Europe is modestly up, Australia and New Zealand modestly down; the 25% now held in North America and Europe is an unusually high position. 

Positions in life sciences, agribusinesses, consumer and real estate grew as a percentage of the portfolio, while financial services and TMT – still the biggest areas of investment – declined. 

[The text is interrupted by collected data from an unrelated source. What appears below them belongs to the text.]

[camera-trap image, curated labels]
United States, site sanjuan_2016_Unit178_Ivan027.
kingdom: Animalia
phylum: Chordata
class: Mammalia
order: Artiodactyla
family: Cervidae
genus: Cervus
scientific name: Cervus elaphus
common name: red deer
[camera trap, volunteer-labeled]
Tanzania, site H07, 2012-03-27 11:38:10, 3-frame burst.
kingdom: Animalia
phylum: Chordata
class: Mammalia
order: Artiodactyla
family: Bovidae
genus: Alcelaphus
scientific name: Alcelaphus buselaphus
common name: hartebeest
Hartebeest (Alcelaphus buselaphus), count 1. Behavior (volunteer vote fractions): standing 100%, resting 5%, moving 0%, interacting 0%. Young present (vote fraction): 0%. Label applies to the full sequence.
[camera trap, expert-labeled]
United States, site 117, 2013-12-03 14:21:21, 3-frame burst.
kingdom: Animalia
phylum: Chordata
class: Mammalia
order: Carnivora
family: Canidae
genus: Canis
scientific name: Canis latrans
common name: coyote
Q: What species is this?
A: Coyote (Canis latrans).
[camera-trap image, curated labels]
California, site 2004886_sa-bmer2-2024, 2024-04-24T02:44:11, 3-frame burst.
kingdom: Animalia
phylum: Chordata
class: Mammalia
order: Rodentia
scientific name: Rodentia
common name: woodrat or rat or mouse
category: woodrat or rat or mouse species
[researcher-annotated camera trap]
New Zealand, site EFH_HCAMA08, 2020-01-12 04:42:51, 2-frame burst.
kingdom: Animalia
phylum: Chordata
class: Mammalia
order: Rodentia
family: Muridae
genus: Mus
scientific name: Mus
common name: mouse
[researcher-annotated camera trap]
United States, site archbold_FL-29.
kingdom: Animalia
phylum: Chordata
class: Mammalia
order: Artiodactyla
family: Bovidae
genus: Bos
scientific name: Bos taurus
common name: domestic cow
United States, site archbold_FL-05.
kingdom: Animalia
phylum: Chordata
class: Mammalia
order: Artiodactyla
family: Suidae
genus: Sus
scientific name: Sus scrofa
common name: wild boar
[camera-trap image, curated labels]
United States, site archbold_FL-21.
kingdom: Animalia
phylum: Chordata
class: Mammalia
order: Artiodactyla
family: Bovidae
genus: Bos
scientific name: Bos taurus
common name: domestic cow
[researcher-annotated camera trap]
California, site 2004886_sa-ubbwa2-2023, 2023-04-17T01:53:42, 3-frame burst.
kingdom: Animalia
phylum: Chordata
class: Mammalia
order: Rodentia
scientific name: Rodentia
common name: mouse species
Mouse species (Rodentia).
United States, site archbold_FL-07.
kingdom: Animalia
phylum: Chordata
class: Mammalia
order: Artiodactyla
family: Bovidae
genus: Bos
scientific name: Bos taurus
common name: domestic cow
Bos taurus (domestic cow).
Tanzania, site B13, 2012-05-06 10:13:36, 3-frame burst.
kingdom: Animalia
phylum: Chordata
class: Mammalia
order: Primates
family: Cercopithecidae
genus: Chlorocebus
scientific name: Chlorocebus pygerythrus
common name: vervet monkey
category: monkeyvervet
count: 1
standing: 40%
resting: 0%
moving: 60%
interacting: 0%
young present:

Chairman Lim Boon Heng tried to shift the focus to sustainability and climate change; Temasek International chief executive Dilhan Pillay reiterated the thematic tilt towards transformational technologies, sustainable living, longer lifespans and changing consumption patterns, saying: “We will increasingly reshape our portfolio in line with these trends.”

Time horizon

The message here is that Temasek is trying to invest for a far longer time horizon than the one expressed by a moribund year and awkward geopolitics. It talks about longer lifespans, rising affluence, connectivity, sustainable living: the big game of generational investment trends. 

When Temasek wants to highlight its investments, it draws the attention towards Neoen, a solar company, or Pivot Bio, a synthetic biology company, or BeiGene, which develops cancer therapies in China, rather than blue-chip stalwarts such as DBS and China Construction Bank, whose dividends anchored returns last year. 

For what it’s worth, Png Chin Yee, the senior managing director for portfolio strategy and risk, expects macro problems to continue to dampen business confidence and investment, but also that policymakers will “be primed for dovish policies that could cushion any substantive pressure on growth.” 

A resulting low-interest environment could lower return expectations for the longer term. 

But that’s not really what the management wants us to focus on. The message it’s trying to give is: times are tough, but we’ve got this, because we know what’s coming a generation ahead and we’re positioned for it now. 

In the meantime, though, it would be bold to expect much of a bounce soon.